#### Brief 1:
From the DBA Dash remote-monitoring article, list each source or destination connection that it assigns to the two services in the S3 bucket setup, and name the service each one belongs to.
#### Brief 2:
According to the DBA Dash remote-monitoring article, how many DBA Dash services does collecting data through an S3 bucket require?
#### Brief 3:
Carry on the DBA Dash remote-monitoring article from its last sentence, in the same technical voice.

November 1, 2022 in Tips by David Wiseman5 minutes
How to monitor remote SQL instances that can't be connected directly to the DBA Dash repository
The DBA Dash service collects data from your monitored SQL instances and stores the collected data in a central repository database. In this typical setup, the DBA Dash service needs connectivity to both the monitored instances and the repository database.
You might have some isolated environments where there is no direct connectivity between the instances you want to monitor and the repository database. How do we collect data in this scenario?
DBA Dash allows you to collect data from these remote environments via a S3 bucket accessible to both locations. This requires two DBA Dash services. One will run in the remote environment. It’s destination connection is a S3 bucket instead of a SQL connection to the repository database. The second DBA Dash service will run somewhere with connectivity to the repository database. It’s destination connection is the repository database and the source connection is the S3 bucket path you configured as the destination connection for the other service.

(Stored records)
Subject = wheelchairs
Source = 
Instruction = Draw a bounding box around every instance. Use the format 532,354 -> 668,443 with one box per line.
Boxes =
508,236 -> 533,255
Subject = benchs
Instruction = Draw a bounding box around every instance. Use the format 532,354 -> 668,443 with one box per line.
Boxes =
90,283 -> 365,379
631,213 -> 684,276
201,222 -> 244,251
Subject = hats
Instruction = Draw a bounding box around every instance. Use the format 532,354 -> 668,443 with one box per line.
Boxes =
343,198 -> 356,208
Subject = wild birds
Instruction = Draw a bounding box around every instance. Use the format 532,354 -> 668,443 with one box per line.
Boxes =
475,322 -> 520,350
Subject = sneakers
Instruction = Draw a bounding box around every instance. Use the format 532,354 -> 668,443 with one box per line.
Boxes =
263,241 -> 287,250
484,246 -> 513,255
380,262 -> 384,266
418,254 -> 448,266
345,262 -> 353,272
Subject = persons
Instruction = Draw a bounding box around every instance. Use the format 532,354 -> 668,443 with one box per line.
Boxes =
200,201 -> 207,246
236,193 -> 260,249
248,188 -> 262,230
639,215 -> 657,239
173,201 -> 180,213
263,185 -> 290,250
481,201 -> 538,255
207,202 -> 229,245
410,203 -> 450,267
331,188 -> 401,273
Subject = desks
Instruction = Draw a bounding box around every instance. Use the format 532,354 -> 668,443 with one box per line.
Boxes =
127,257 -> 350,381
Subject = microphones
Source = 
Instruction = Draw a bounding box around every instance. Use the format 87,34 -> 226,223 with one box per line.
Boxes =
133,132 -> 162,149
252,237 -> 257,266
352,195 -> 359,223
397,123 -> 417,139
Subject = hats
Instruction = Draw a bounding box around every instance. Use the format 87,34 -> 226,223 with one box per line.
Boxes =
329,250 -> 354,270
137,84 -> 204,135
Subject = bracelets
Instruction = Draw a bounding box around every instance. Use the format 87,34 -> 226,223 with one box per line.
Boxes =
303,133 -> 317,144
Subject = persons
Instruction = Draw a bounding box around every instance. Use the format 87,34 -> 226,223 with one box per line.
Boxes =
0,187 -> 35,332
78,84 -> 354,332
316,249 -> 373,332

#### Task answer 1:
- Service in the remote environment, destination connection: the S3 bucket
- Second service, destination connection: the repository database
- Second service, source connection: the S3 bucket path configured as the other service's destination connection

#### Task answer 2:
Two DBA Dash services.

#### Task answer 3:
The source and destination connection can also be a folder instead of a S3 bucket. You would need to provide your own method to sync the files between your environments.
The diagram above shows a local DBA Dash service collecting data from the DR1 and DR2 instances and pushing this data to a central repository database. We also have another DBA Dash service collecting data from PROD1,PROD2,PROD3 & PROD4 - pushing this data to a S3 bucket. The bucket is a source connection for the local DBA Dash service which pushes the collected data from the bucket to the repository database (along with the data collected from DR1 and DR2).
It’s recommended to create a new bucket for DBA Dash. The DBA Dash service will need read/write/delete permissions to the bucket. A policy that grants access will look something like this:
The policy can then by attached to a IAM role or user to grant access to the bucket. Using an IAM role avoids the need to store and manage the rotation of access keys. This can be used if the DBA Dash service is running on an EC2 instance.
A user can also be created with a policy attached to grant access to the bucket. You can then generate an access key and secret key combination which can be added to the DBA Dash service config.
Detailed bucket setup is outside the scope of this blog post.
Here we will configure the DBA Dash service to collect data from monitored instances and push to a S3 bucket.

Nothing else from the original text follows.